The building where dozens of people died in a fire in Johannesburg was the only option for residents who couldn’t afford to rent an apartment legally and were forced to squat in cramped, unsafe quarters, rights groups say.
“People are occupying these buildings because there’s nowhere else where they can access the inner city,” said Khululiwe Bhengu, a senior attorney with the Socio-Economic Rights Institute of South Africa, a nonprofit. “South Africa has made sure that townships and other areas are very far, far away from the inner cities.”
Her group works with people who are under threat of being evicted from occupied buildings to ensure that they do not end up on the street. She said that many of them are informal vendors in the city who make only a few thousand rand a month, or less than $200, and cannot afford even the lowest rents.

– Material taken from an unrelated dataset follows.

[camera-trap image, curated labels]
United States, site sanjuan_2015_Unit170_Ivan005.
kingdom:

At the same time, they need to be near the city center to work.
After officials lifted restrictions on movement that the government imposed in the apartheid era, experts said, many lower-income people moved to the cities in search of better opportunities. But there was not enough affordable housing for the influx.
The government, rights activists say, has prioritized the building of private rental units and student accommodations, which are more profitable than the public housing for which poor residents fill long waiting lists.

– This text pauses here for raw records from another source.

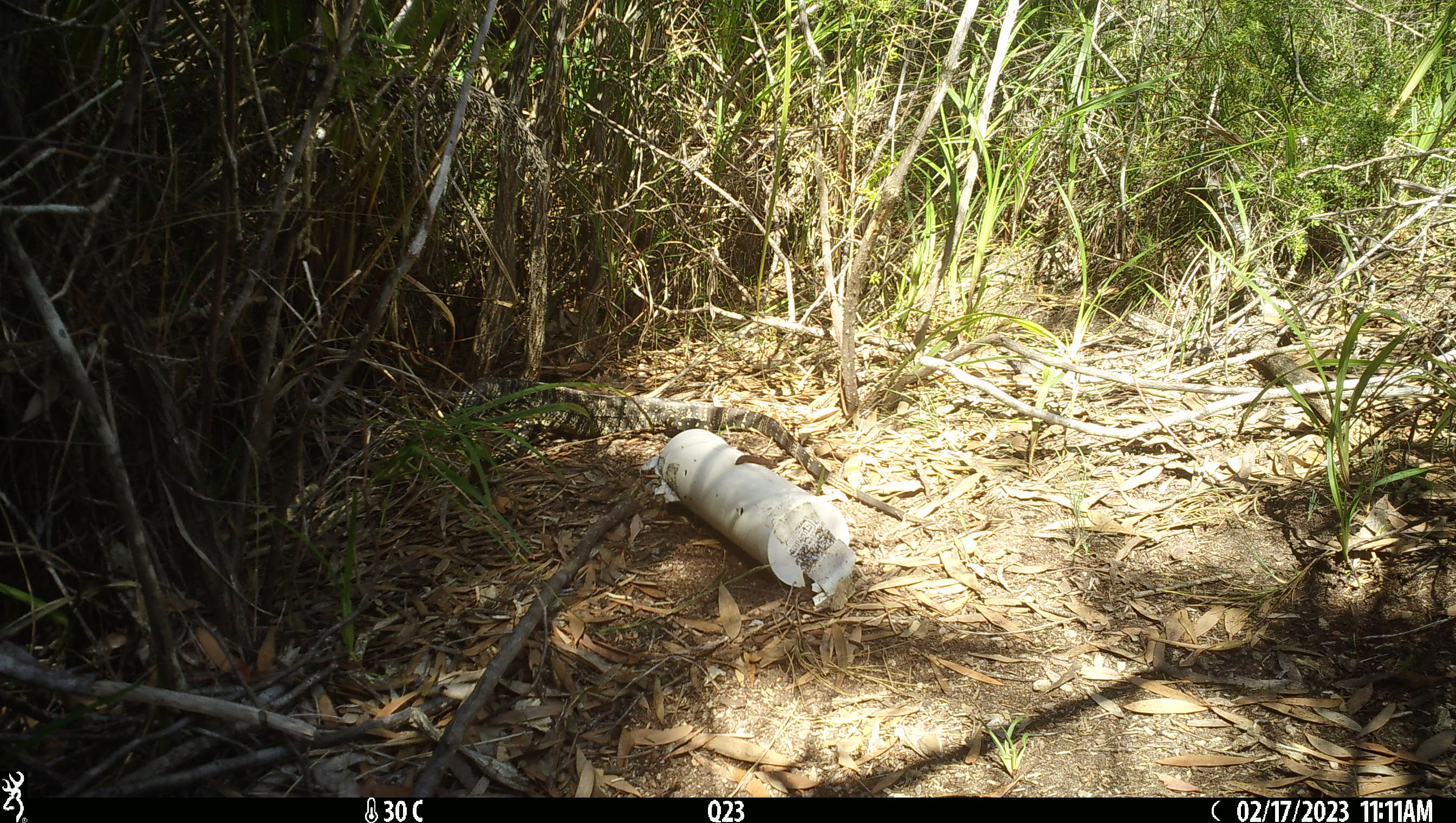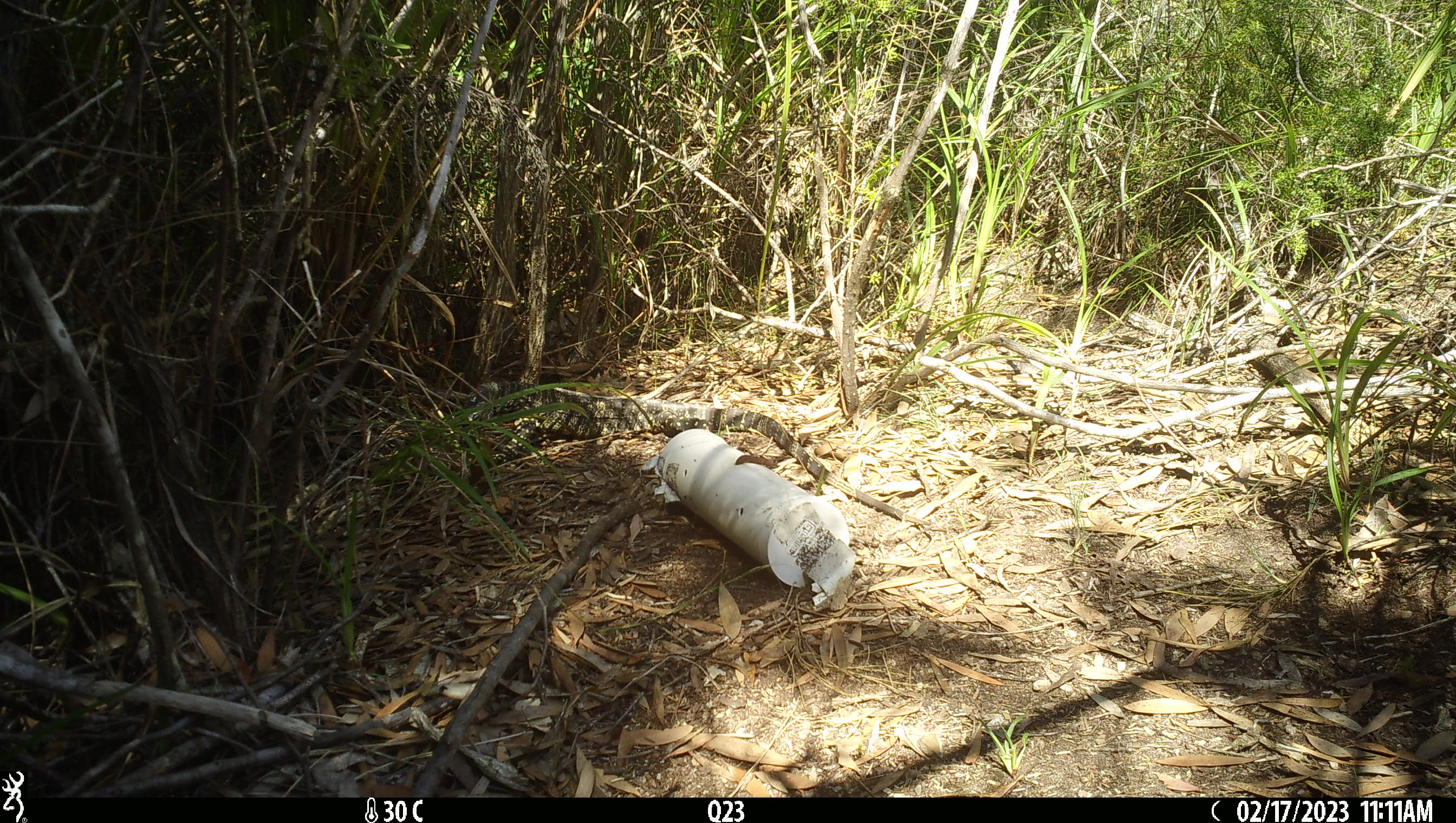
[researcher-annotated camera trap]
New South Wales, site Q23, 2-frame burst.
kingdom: Animalia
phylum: Chordata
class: Reptilia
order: Squamata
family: Varanidae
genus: Varanus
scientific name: Varanus varius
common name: lace monitor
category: goanna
Goanna (lace monitor) (Varanus varius).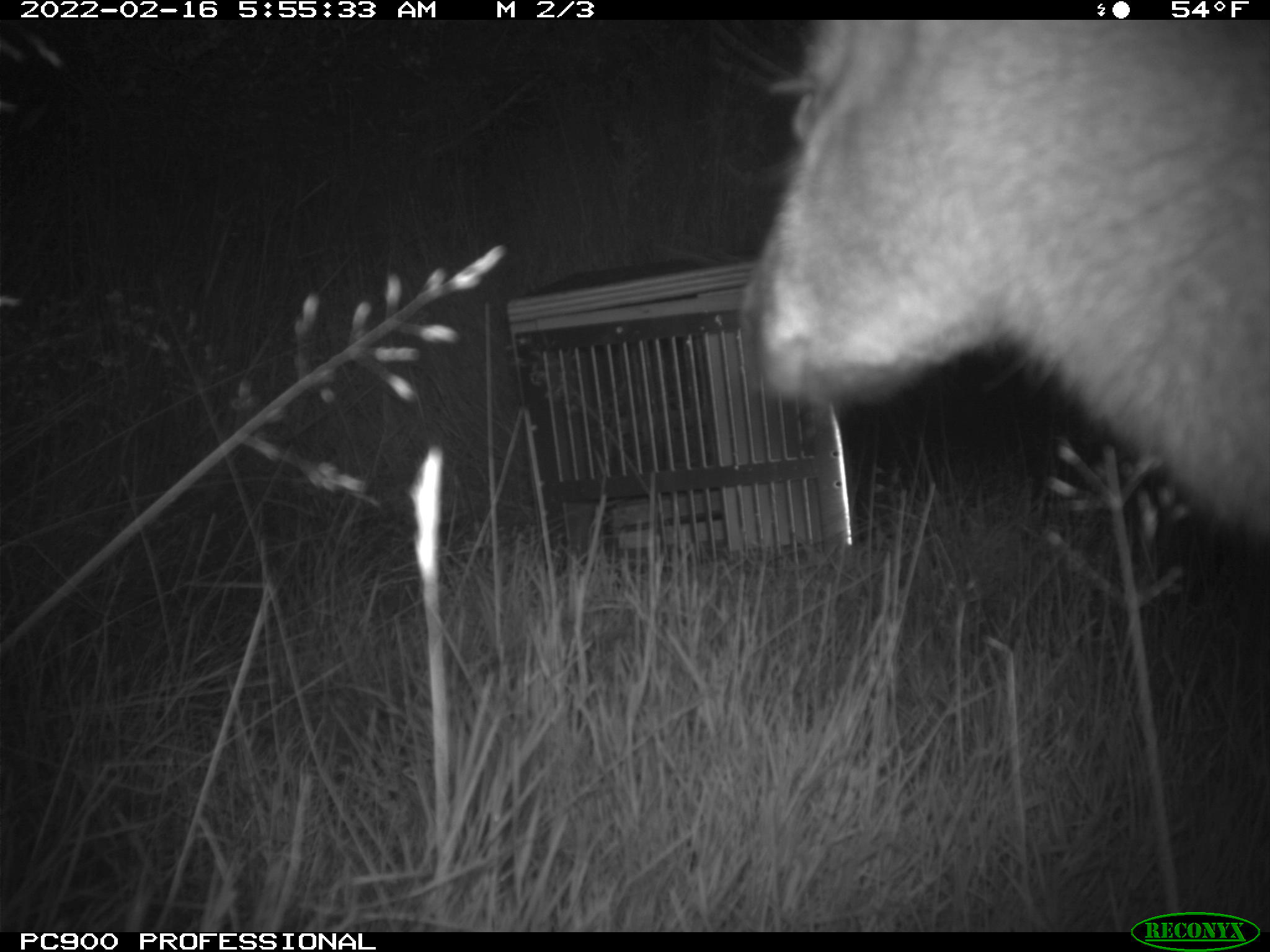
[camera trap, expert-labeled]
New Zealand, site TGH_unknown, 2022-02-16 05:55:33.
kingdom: Animalia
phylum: Chordata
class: Mammalia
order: Diprotodontia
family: Macropodidae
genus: Notamacropus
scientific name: Notamacropus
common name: wallaby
Wallaby (Notamacropus).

“There are a lot of houses that are being built for those who can afford them,” said Thami Hukwe, the coordinator of the Housing Crisis Committee, a residents’ group in Gauteng Province, which includes Johannesburg. He said that the Black population was the most affected by the housing crisis.
“We are not being prioritized,” he added, “especially the poor and the working-class communities.”
At the same time, Ms. Bhengu said, many landlords in the late 1990s abandoned buildings in the city center, wary of the uncertainty of a new democracy. These buildings have slowly filled up with those who could not afford to live elsewhere, she said, as poorer residents found makeshift solutions the government was not providing.
“There’s a lack of political will to keep poor people in the inner city,” she said.